The Apologetics of Witness
When I am asked why I have four kids, my favorite answer is, “Because I’m Catholic.” In this simple yet provocative answer I achieve what might be known as ‘The Apologetics of Witness.’ It says to my interlocutor that I have allowed my faith in the Church to affect how I make my life’s decisions. Also, in a time when simply being Catholic isn’t necessarily proof of adherence to the moral teachings of the Church, it brings to light the fact that there are still those who love and live what the Church practices. Witnessing to the power of Christ in the lives of the ordinary does something that argumentation will never achieve, it reaches the heart. By adhering to the beliefs and practices of the Catholic faith and unabashedly living them out we witness to the world through a way of life which is good, true and beautiful.
Indeed, we live in a time and culture that makes it easy to turn our gaze away from our Lord. It is easy to be a pessimist about the prevailing indifference to the Gospel, but rather than moping around and wishing that the culture was different, we must recognize that we are graced with the ability to unabashedly proclaim Christ in the culture and bring to fulfillment the admonition of the Lord Jesus, “Every one therefore that shall confess me before men, I will also confess him before my Father who is in heaven.” (Matthew 10:32).
One of my favorite activities is to take out a book of saints and learn more about some of the most obscure men and women who either gave their lives or lived such a radically Catholic lifestyle that the Church recognized them as heroically virtuous. Last Friday marked the feast of St. Eudoxius, of whom little is known. The small amount we do know is that he died in the year 311 A.D. under the persecution of Emperor Galerius, who with the help of Diocletian, the man known for horrendous persecution of Christians, sacked the ancient empire of the Sassanids. The Sassanids ruled the area that is now modern day Iran. Eudoxius was a soldier and was martyred alongside several companions in Melitene, Armenia.
Since so little is known of Eudoxius, certain presumptions and conclusions must be drawn. One fact that jumps out is that Galerius had Eudoxius, one of his own soldiers, killed because of his profession of faith in the Lord Jesus. Perhaps Galerius felt that the virtues embodied by Christians, anti-violence, meekness and forgiveness did not sit well with the battle plans of the imperial domination. Or perhaps it was because the figure of Christ and the reality of His Kingship were a challenge to the political and cultural status quo of the Roman empire. It seems that while Eudoxius very well could have carried out his soldierly duties with honor and sacrifice, the possible threat of Christ, allegiance to whom, comes before the State, was too much for the powerful. One must wonder: who were Eudoxius’ companions? Did they also sing praises to God on their way to their execution? What was it about their ‘apologetics of witness’ that so irked the ruling class?

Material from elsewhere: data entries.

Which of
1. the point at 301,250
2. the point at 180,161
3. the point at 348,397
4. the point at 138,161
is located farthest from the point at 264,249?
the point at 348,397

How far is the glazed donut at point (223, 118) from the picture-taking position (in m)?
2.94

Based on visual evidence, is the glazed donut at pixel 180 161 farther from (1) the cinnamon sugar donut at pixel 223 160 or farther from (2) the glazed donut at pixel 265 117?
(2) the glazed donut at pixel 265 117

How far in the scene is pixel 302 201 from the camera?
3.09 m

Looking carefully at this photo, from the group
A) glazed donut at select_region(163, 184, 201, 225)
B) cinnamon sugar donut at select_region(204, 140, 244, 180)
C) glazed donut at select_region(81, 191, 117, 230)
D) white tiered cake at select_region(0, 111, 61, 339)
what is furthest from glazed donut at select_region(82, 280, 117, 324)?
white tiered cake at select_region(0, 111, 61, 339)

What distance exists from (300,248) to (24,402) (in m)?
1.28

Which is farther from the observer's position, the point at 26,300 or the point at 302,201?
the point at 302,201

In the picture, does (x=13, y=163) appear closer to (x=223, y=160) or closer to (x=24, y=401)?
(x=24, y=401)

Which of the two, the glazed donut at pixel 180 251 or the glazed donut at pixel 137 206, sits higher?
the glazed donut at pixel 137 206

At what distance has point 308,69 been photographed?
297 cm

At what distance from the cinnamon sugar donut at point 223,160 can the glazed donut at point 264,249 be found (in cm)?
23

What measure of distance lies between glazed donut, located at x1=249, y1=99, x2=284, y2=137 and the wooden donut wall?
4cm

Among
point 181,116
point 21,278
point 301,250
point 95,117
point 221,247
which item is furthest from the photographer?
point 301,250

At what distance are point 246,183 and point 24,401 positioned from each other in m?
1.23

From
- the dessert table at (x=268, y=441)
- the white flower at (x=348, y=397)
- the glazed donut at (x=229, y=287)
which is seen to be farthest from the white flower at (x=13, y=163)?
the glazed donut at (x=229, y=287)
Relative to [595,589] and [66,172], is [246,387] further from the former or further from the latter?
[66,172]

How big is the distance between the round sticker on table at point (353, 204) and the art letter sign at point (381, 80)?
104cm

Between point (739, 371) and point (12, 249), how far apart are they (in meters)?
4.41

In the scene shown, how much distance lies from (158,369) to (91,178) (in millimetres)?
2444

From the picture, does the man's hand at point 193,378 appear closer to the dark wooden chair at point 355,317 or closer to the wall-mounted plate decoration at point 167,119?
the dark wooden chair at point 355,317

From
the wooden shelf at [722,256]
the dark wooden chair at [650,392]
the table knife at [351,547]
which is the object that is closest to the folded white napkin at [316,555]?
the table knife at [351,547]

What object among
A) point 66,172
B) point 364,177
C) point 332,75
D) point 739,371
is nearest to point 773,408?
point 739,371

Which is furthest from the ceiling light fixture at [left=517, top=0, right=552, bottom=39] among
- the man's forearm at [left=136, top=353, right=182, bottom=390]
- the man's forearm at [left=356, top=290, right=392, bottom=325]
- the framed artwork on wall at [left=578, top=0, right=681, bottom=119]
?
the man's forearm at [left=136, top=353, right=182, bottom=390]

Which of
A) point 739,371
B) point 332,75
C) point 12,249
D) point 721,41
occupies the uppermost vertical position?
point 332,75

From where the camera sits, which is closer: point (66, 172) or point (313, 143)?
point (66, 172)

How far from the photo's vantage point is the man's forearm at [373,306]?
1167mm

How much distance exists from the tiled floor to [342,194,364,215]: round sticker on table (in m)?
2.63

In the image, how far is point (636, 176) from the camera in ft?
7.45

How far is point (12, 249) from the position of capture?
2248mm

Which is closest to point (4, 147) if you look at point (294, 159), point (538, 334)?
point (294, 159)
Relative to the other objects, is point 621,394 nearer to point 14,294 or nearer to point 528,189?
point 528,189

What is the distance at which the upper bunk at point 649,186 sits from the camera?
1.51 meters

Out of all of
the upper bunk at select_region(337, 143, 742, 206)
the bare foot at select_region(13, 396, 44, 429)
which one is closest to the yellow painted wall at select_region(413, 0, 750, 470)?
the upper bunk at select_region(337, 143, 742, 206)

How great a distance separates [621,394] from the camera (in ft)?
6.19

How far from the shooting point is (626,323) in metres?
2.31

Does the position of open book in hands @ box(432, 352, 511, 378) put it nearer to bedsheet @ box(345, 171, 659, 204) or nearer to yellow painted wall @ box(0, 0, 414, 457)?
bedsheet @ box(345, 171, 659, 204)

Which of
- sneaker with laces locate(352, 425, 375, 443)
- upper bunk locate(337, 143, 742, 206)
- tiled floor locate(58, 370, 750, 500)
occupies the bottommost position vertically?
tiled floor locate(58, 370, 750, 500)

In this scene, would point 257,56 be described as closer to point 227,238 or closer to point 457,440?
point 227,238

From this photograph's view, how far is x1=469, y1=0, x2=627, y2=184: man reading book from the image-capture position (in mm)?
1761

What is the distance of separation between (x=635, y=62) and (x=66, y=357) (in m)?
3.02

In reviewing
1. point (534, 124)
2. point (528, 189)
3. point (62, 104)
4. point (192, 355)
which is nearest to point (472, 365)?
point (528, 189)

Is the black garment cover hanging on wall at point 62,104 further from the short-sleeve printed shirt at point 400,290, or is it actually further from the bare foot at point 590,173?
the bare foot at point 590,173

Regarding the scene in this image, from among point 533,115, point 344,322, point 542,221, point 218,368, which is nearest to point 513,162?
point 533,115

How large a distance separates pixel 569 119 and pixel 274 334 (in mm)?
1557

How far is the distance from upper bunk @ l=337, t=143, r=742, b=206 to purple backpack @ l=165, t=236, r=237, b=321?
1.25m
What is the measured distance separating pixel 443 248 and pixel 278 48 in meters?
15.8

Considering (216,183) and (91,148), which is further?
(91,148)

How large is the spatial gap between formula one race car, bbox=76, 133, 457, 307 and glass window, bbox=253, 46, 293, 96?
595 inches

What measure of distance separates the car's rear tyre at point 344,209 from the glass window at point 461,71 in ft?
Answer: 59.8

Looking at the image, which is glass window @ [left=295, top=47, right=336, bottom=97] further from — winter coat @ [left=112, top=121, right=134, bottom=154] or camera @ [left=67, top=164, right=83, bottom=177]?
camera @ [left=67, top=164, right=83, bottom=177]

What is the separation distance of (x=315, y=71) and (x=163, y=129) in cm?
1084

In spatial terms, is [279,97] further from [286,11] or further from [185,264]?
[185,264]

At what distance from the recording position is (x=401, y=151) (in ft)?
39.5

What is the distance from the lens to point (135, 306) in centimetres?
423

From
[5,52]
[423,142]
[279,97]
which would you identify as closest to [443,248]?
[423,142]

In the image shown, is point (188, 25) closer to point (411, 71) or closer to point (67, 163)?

We mustn’t forget that we are all called to be such prime witnesses to the power and affection we have for a God who loves us, there are so many examples in the current day of Christians who suffer persecution, even giving up their lives rather than deny their faith in Christ. Often in our safe borders of the United States and the West we might take for granted that the relative freedom in which we can practice the Church’s Faith is somehow a universal experience. It is not. The seemingly horrific situation of Christians in the Middle East reveals the truth that the time of martyrs such as Eudoxius is not over. But how can we affect a change from halfway across the world? The answer is in our own witness to our faith in Christ in the cultural context that Providence has embedded us.
When we live out our faith in a radical way, (and by radical I do not mean bible-thumping, rah-rah arguing, debate ready, mental boxing) but by clearing our own walls of the heart so that Christ and His Holy Spirit might infuse us with faith, hope and love so deeply, so overwhelmingly that we echo St. Paul and proclaim, ‘It is no longer I who live, but Christ who lives in me.’ The gifts of faith, hope and love conform us to the image of Christ and enable us to overcome any reticence to be bold and creative witnesses to the Church’s Faith. So often is seems that everyone else in the world has illusionary goals that they are willing to give their lives for, yet these are just as fleeting as the pretenses of imperial power represented by the tyrant, Galerius. The goal of a disciple of Jesus is to become ever more like him and this can happen if accept as our own way of life the Church’s Sacraments, the discipline of prayer, conformity to the beatitudes by performing works of mercy, and desiring Christ’s living and divine presence given to us in the Blessed Sacrament. This way of life changes us. This creates a person willing to make change for the better by unveiling something beautiful and true for the world to see. It is through the unique Christian way of life that seeks conformity to Christ in all things that we live out an ‘apologetics of witness’ and honor the memories of a saints like Eudoxius and his companions, as well as the martyrs of today.